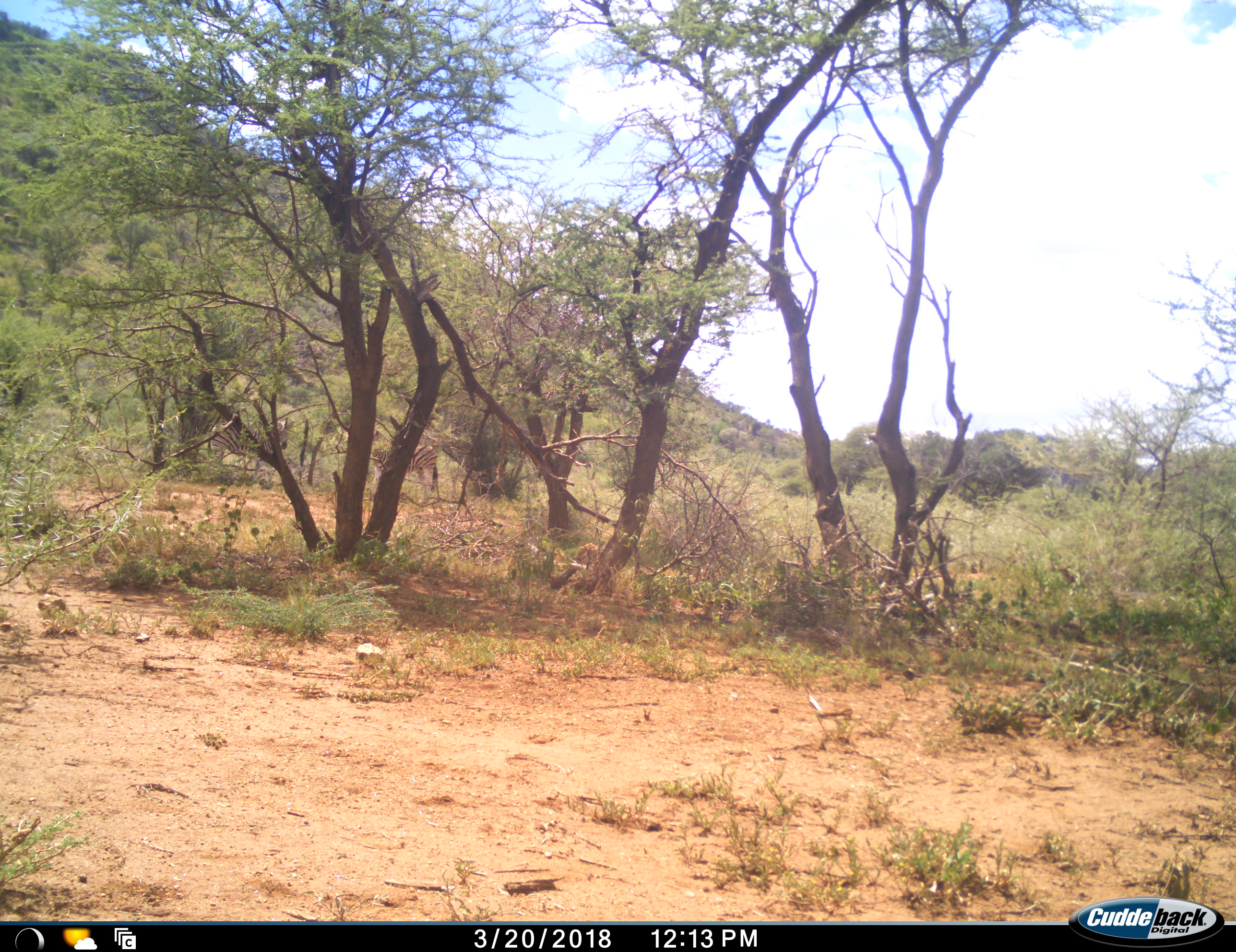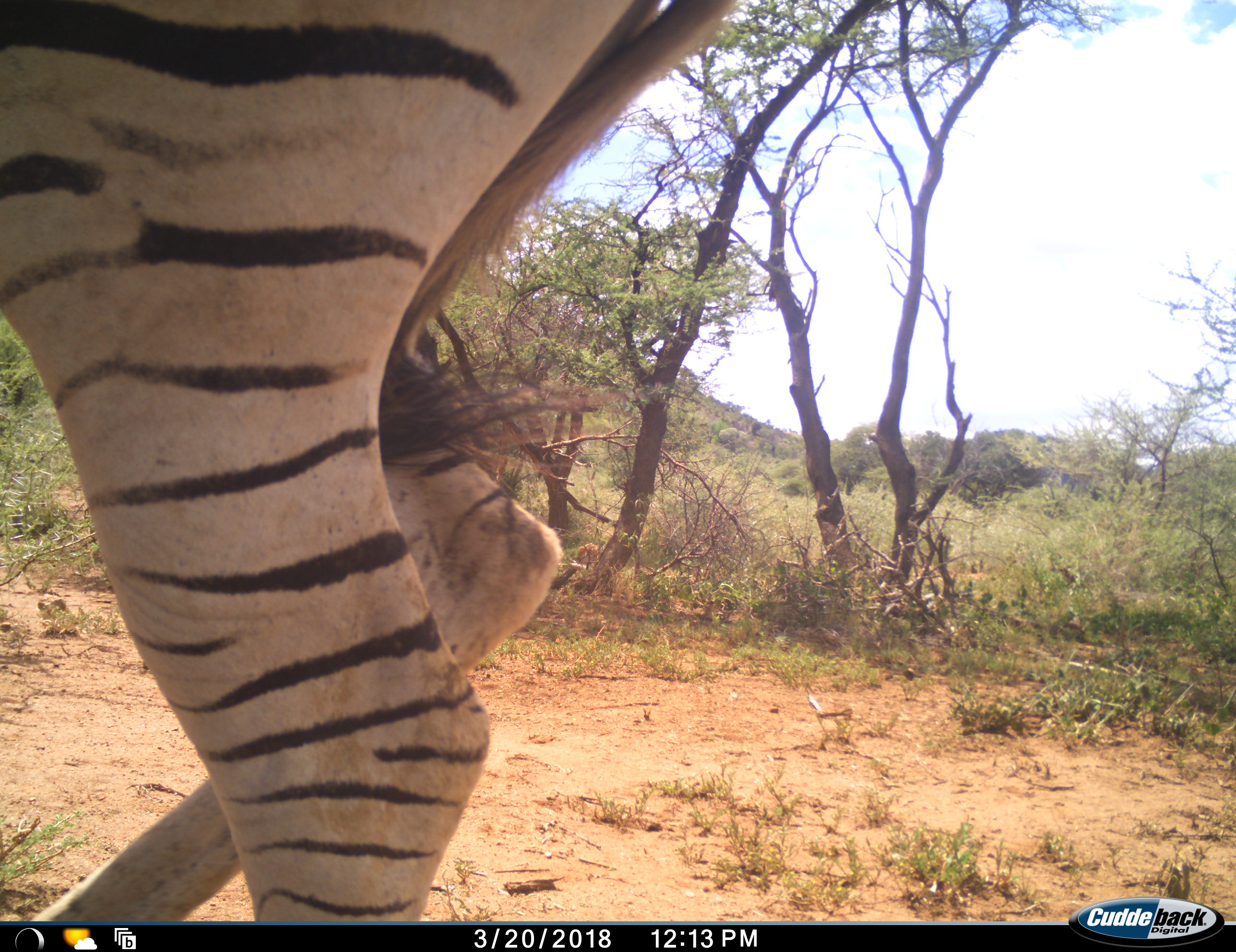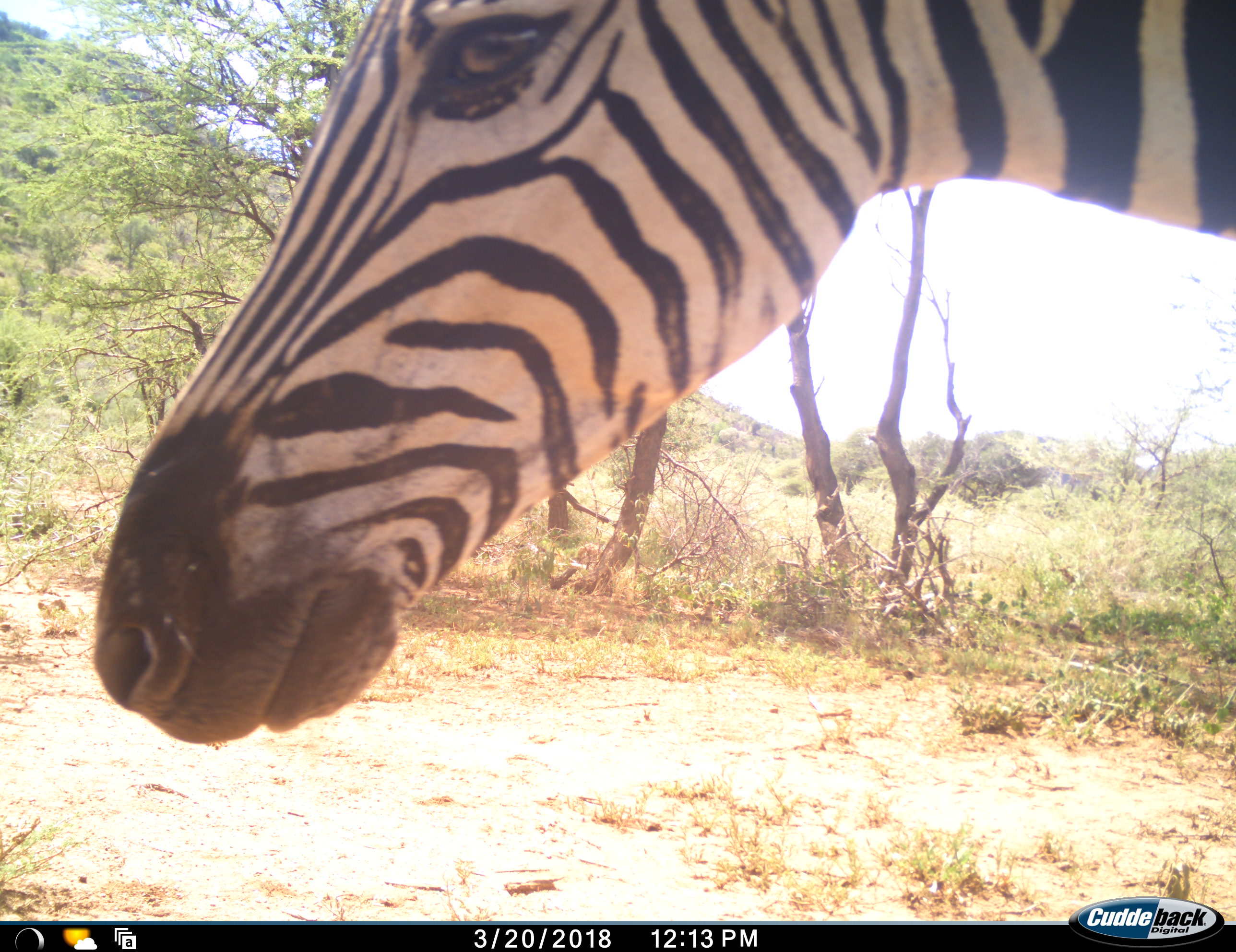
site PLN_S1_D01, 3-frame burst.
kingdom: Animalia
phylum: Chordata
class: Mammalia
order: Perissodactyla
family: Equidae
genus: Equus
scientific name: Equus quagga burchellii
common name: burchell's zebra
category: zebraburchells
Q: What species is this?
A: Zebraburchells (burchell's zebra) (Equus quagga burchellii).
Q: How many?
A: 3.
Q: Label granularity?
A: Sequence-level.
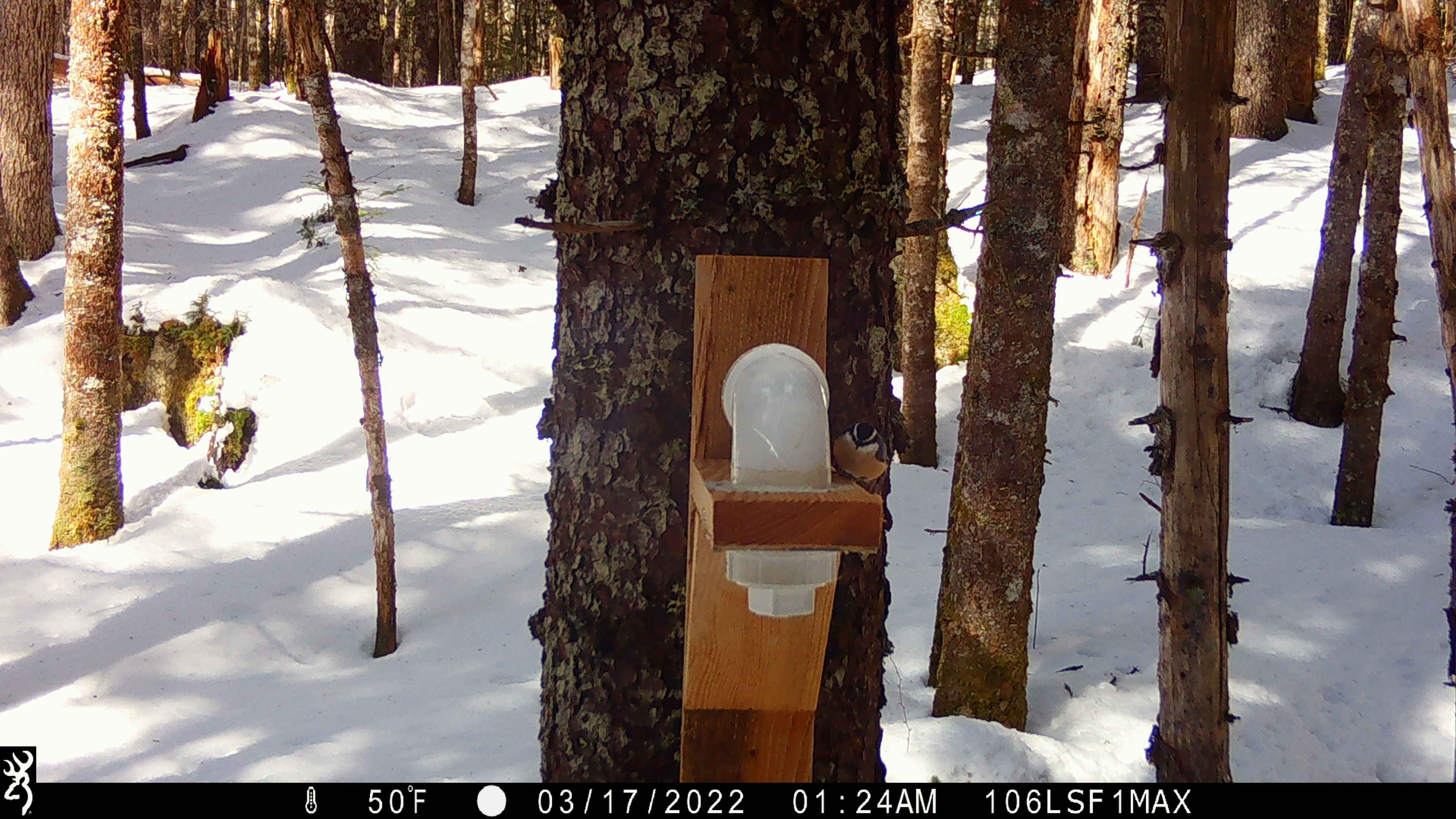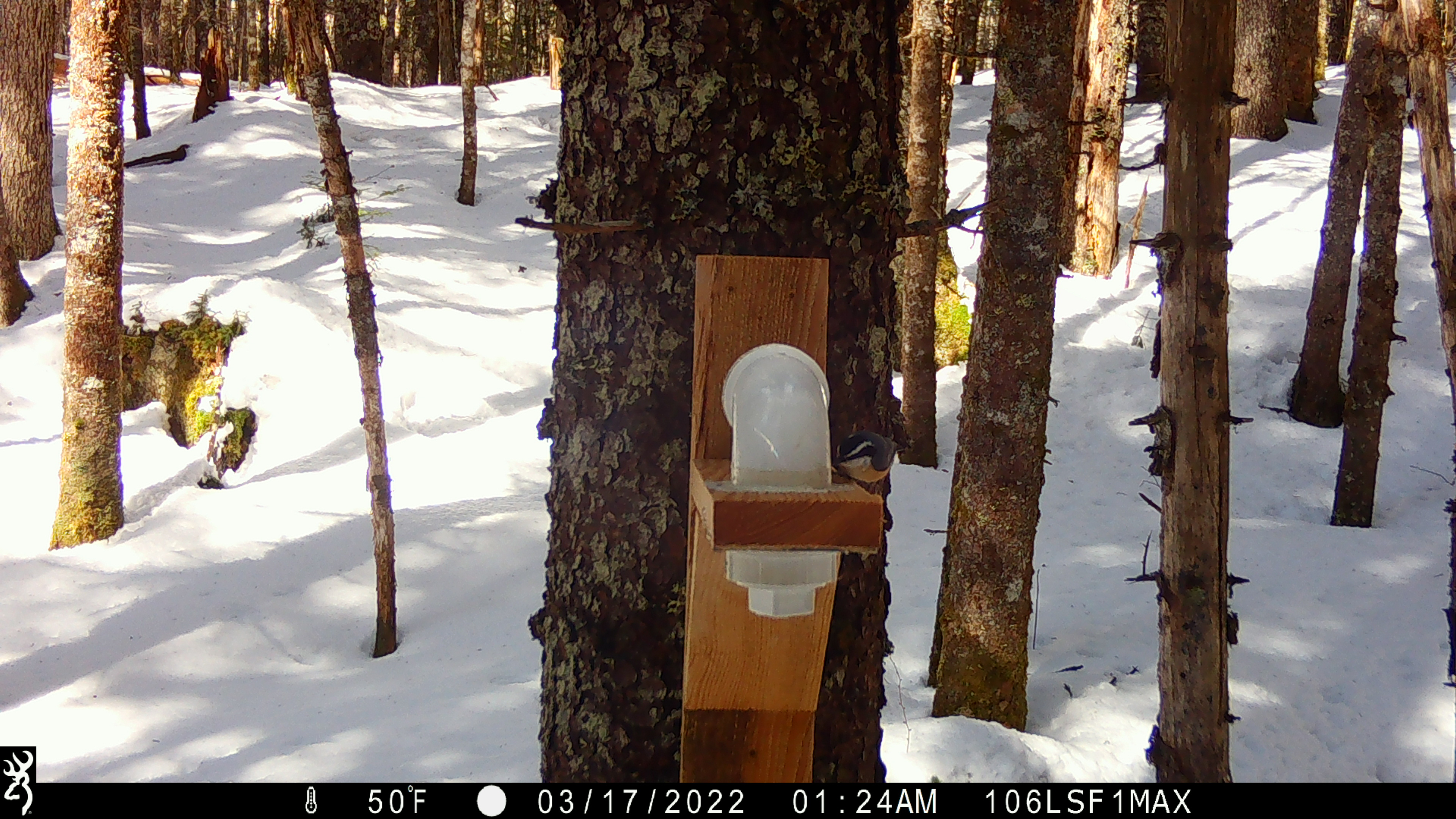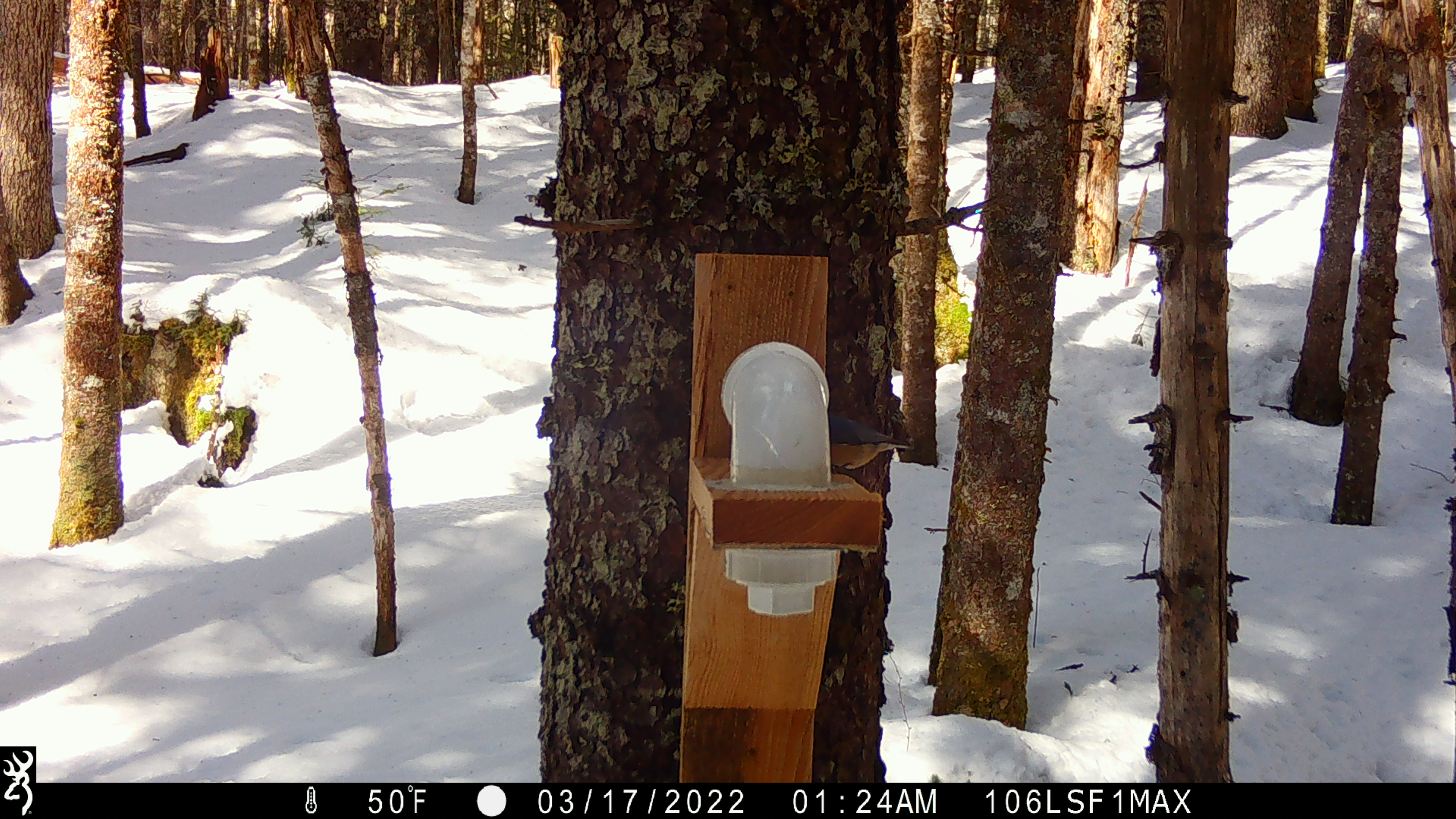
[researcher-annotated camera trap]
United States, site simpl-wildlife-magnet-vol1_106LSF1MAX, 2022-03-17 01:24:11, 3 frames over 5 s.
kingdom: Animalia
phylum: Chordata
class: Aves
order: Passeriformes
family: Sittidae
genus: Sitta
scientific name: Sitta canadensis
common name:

------------------------------

• REQUIREMENT
Repeat each of the entries above exactly, but do not carry over the pictures.

• REPLY
site PLN_S1_D01, 3-frame burst.
kingdom: Animalia
phylum: Chordata
class: Mammalia
order: Perissodactyla
family: Equidae
genus: Equus
scientific name: Equus quagga burchellii
common name: burchell's zebra
category: zebraburchells
Q: What species is this?
A: Zebraburchells (burchell's zebra) (Equus quagga burchellii).
Q: How many?
A: 3.
Q: Label granularity?
A: Sequence-level.
[researcher-annotated camera trap]
United States, site simpl-wildlife-magnet-vol1_106LSF1MAX, 2022-03-17 01:24:11, 3 frames over 5 s.
kingdom: Animalia
phylum: Chordata
class: Aves
order: Passeriformes
family: Sittidae
genus: Sitta
scientific name: Sitta canadensis
common name:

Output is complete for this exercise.